Prompt:
Beginning with the line that holds "[researcher-annotated camera trap]", write out the remaining lines of the material exactly, the last line included.

The data:

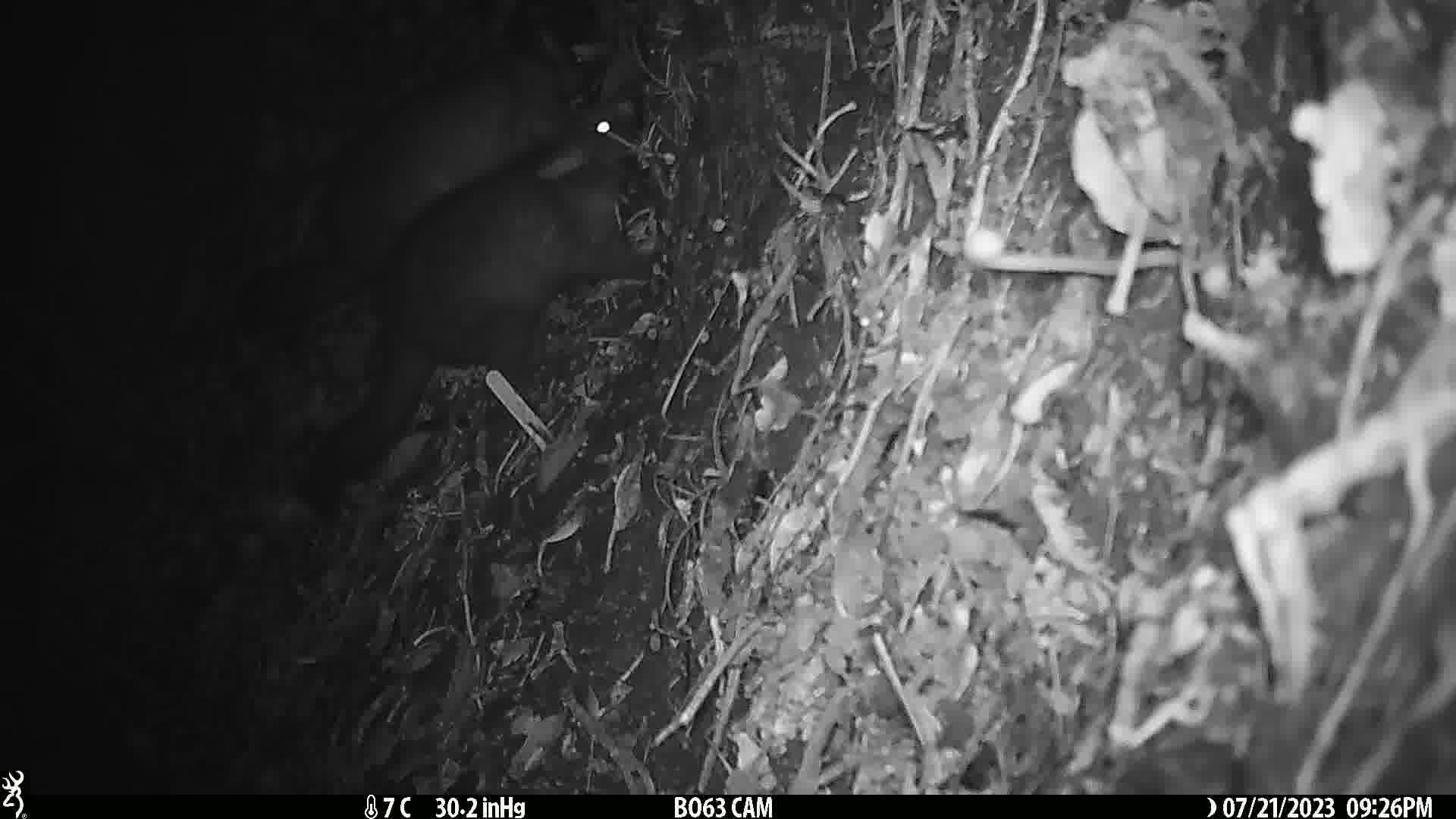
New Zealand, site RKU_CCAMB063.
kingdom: Animalia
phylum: Chordata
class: Mammalia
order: Diprotodontia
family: Phalangeridae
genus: Trichosurus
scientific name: Trichosurus vulpecula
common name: common brushtail possum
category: possum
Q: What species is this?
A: Possum (common brushtail possum) (Trichosurus vulpecula).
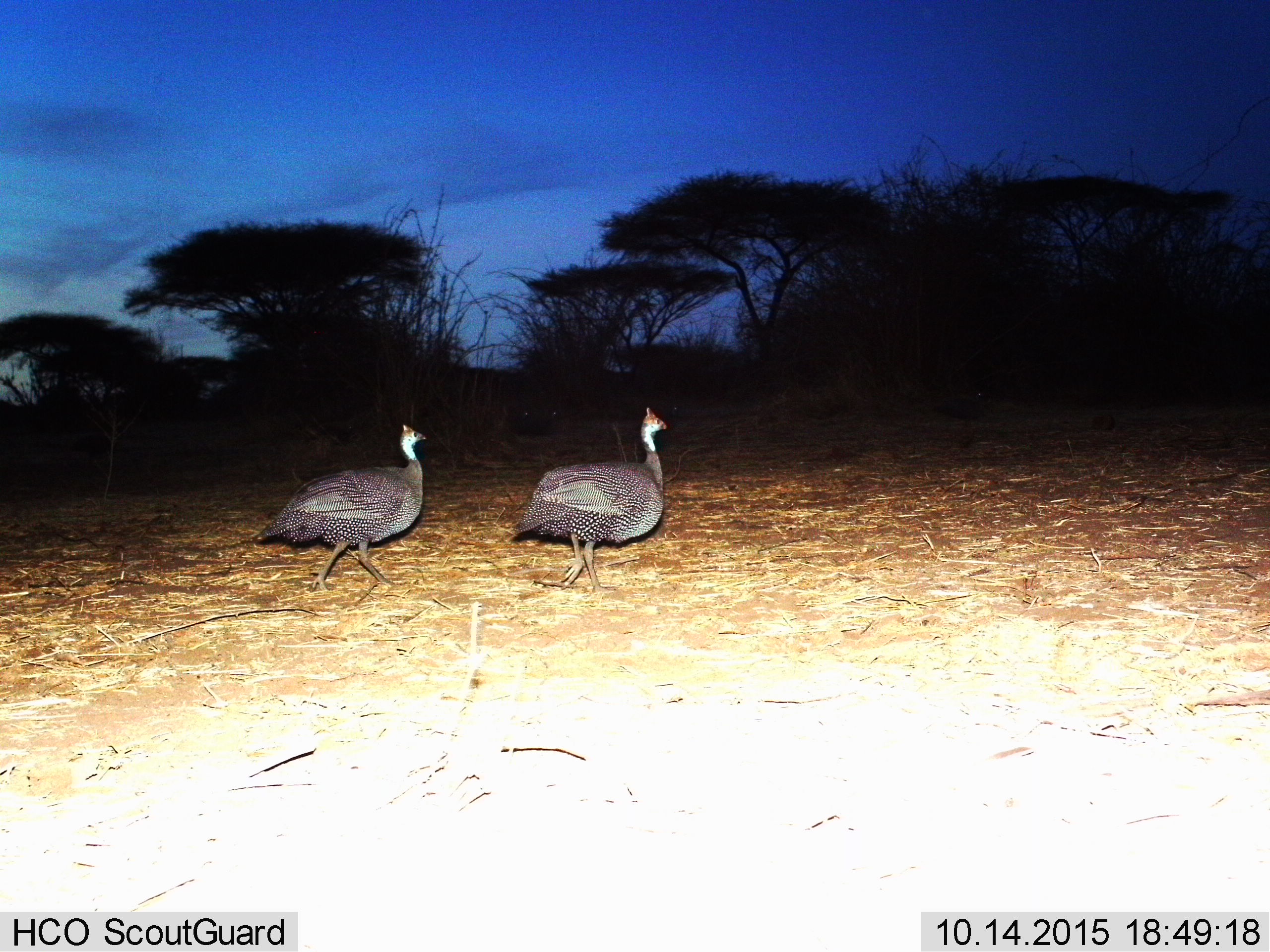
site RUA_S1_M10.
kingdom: Animalia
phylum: Chordata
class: Aves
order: Galliformes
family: Numididae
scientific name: Numididae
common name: guineafowl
Guineafowl (Numididae), count 2. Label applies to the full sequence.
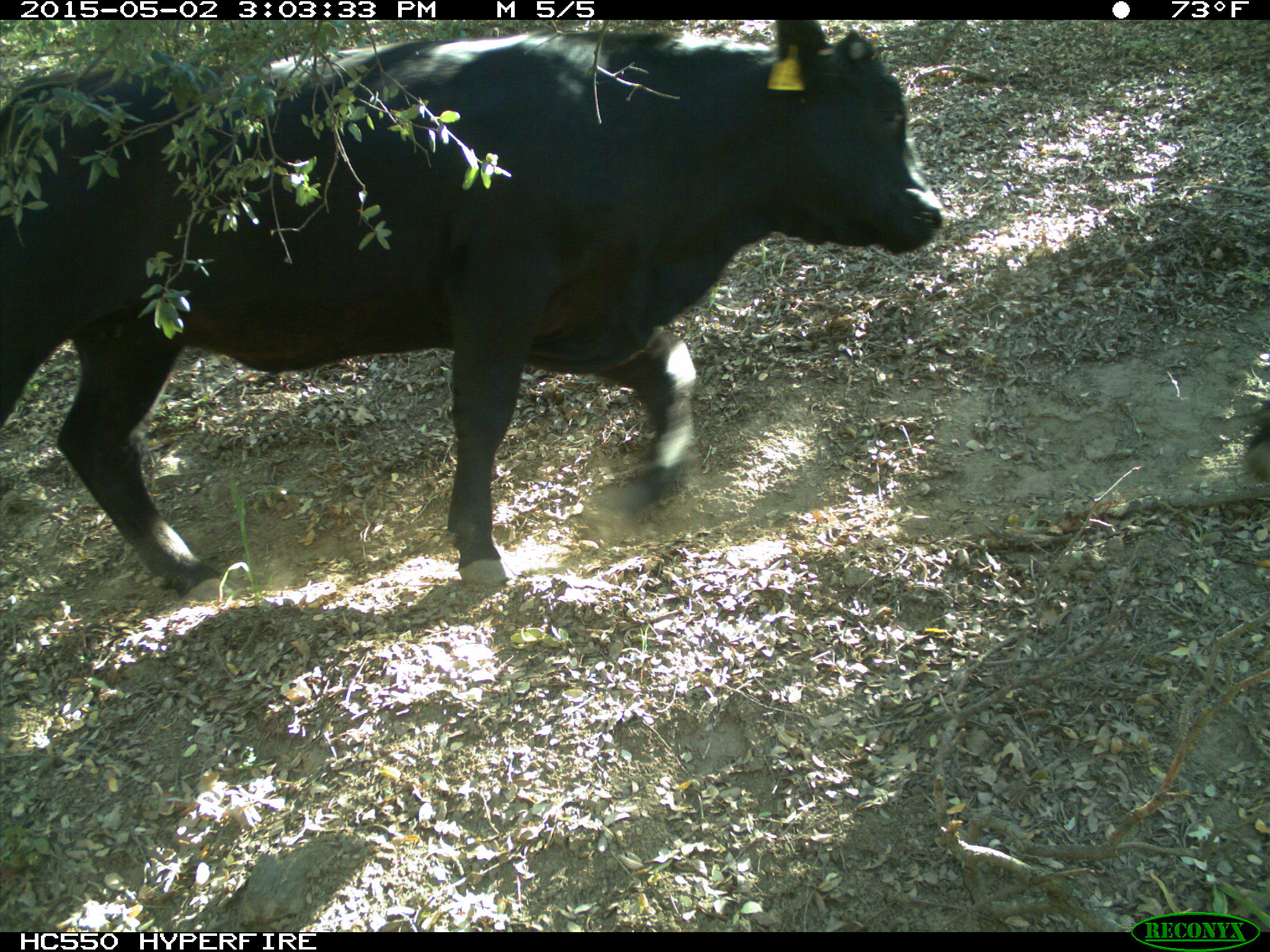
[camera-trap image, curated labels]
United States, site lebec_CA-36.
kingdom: Animalia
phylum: Chordata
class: Mammalia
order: Artiodactyla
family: Bovidae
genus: Bos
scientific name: Bos taurus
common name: domestic cow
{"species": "Bos taurus (domestic cow)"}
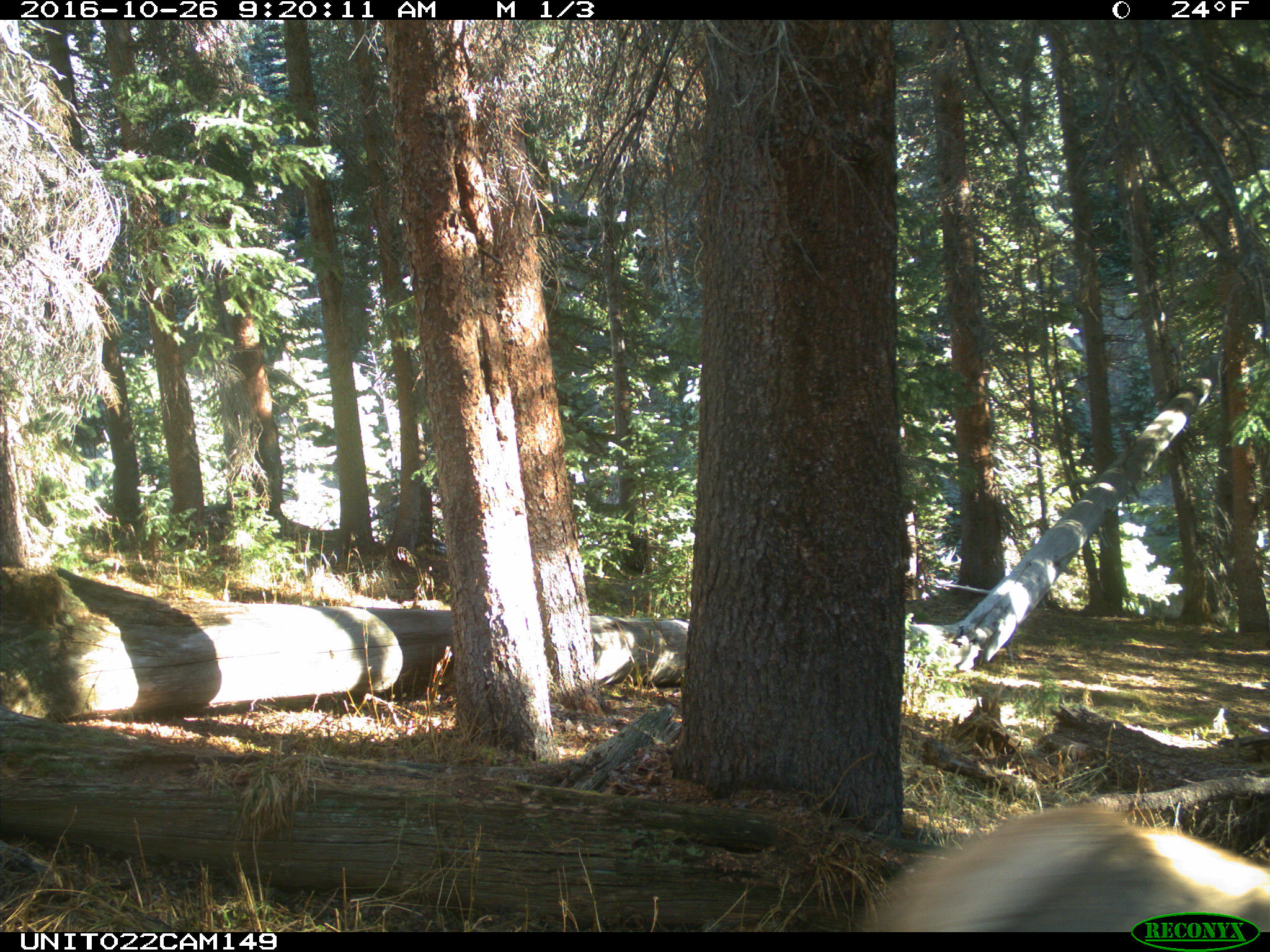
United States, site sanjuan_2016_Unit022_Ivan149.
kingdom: Animalia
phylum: Chordata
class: Mammalia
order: Artiodactyla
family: Cervidae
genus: Cervus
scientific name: Cervus elaphus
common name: red deer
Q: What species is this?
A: Cervus elaphus (red deer).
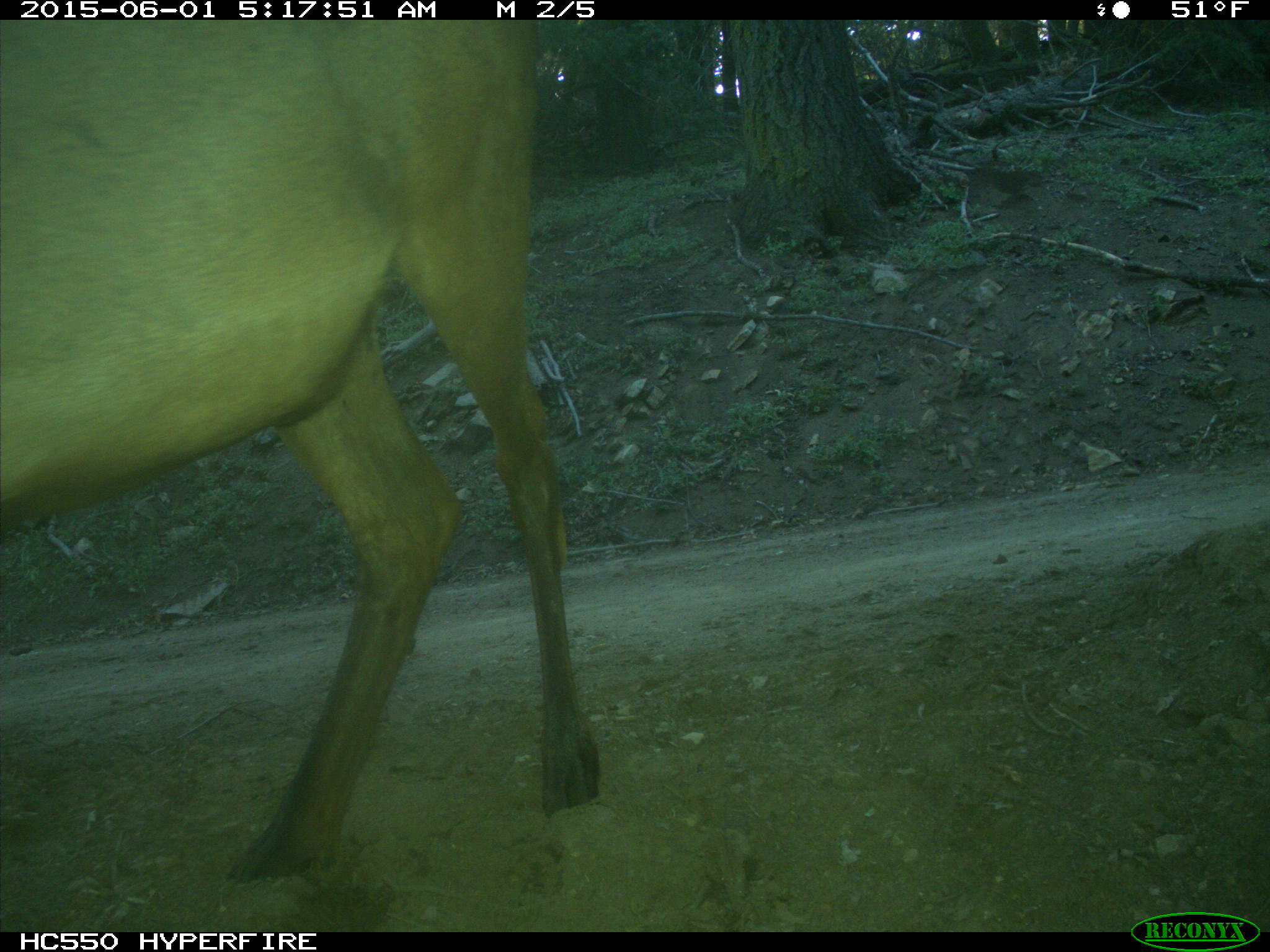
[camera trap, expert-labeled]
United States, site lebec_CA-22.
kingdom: Animalia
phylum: Chordata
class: Mammalia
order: Artiodactyla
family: Cervidae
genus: Cervus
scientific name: Cervus canadensis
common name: elk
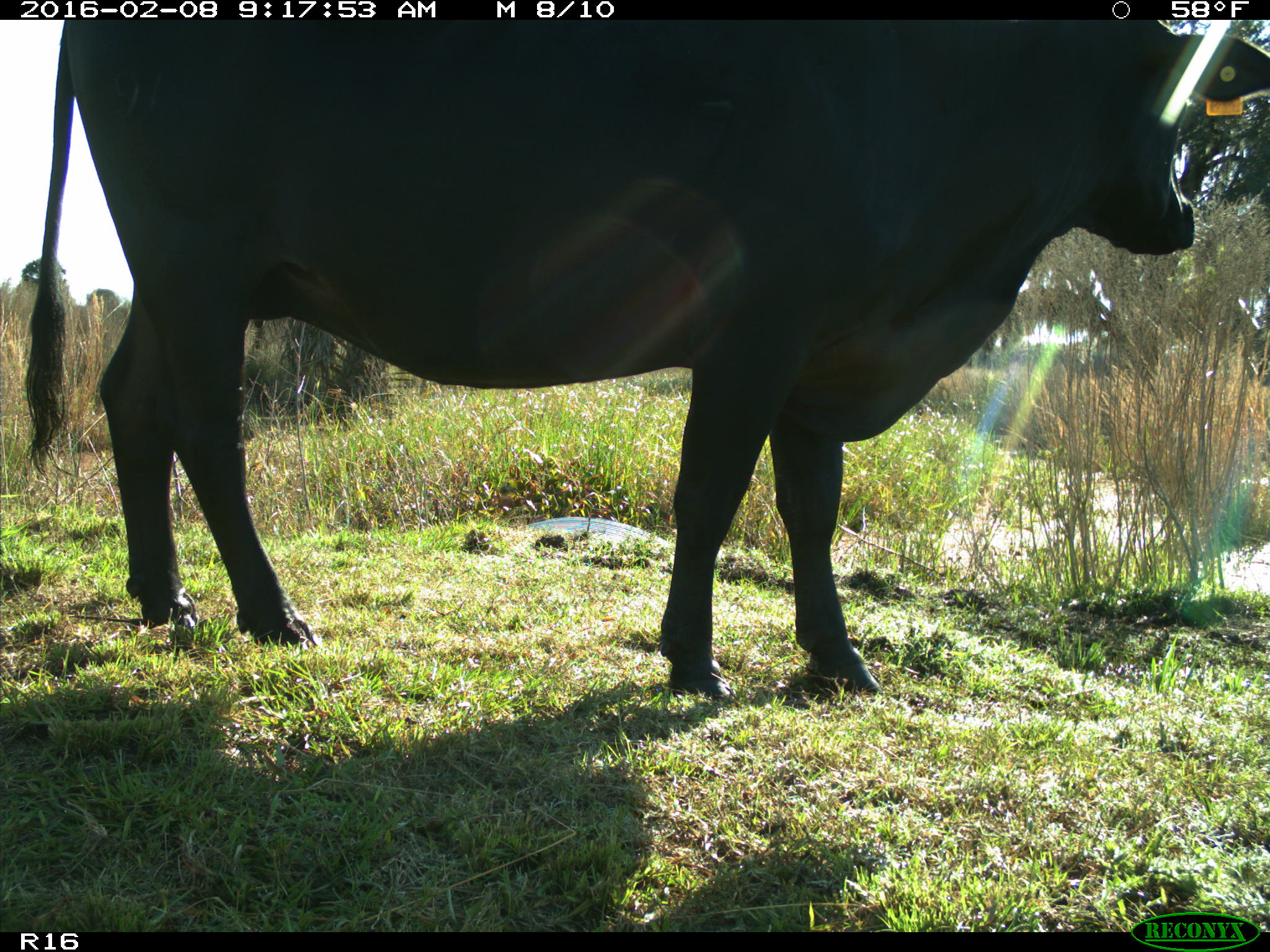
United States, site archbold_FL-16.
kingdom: Animalia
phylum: Chordata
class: Mammalia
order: Artiodactyla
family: Bovidae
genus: Bos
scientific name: Bos taurus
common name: domestic cow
Bos taurus (domestic cow).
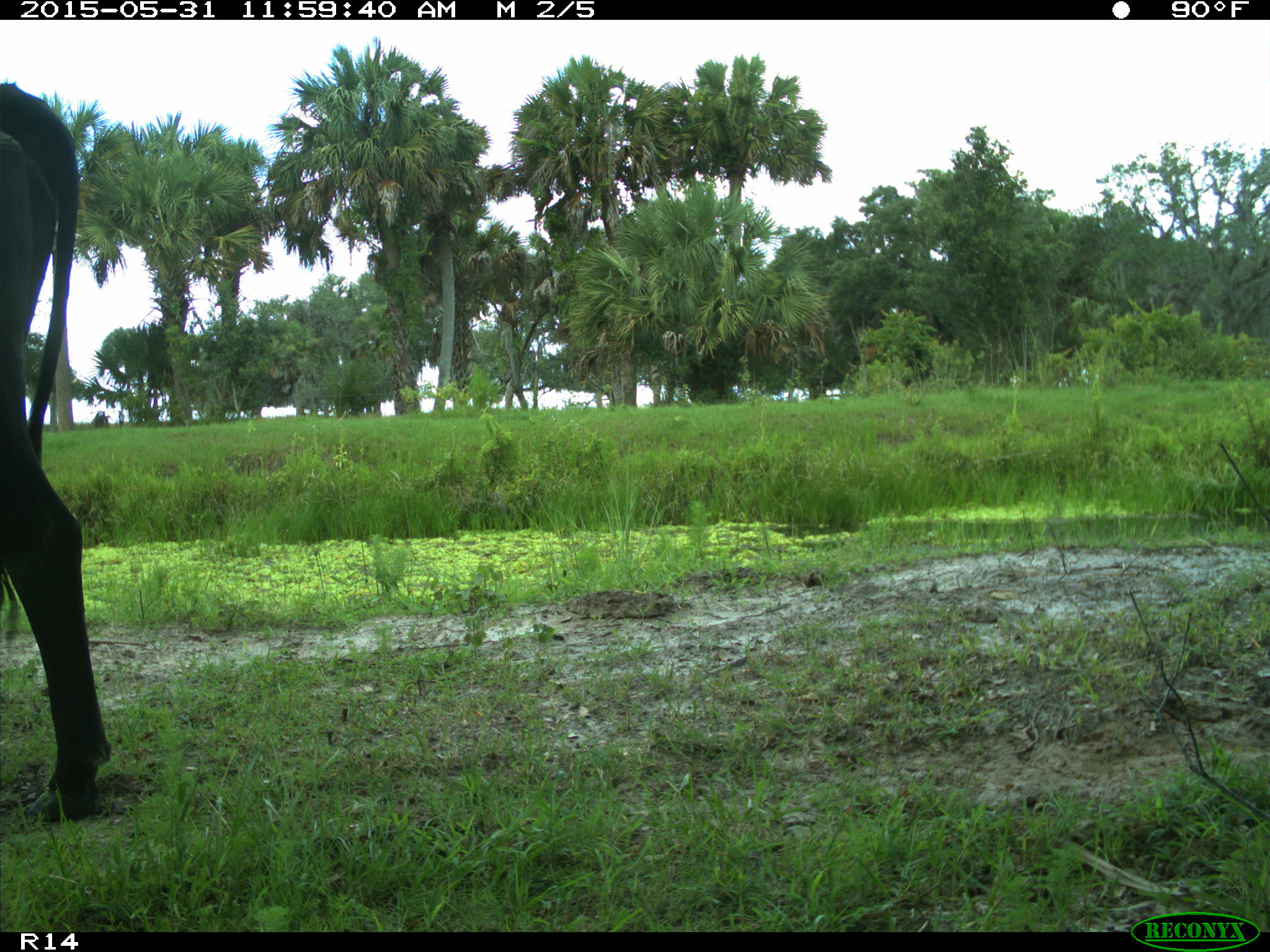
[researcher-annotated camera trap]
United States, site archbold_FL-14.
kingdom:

Expected answer:
[researcher-annotated camera trap]
United States, site archbold_FL-14.
kingdom:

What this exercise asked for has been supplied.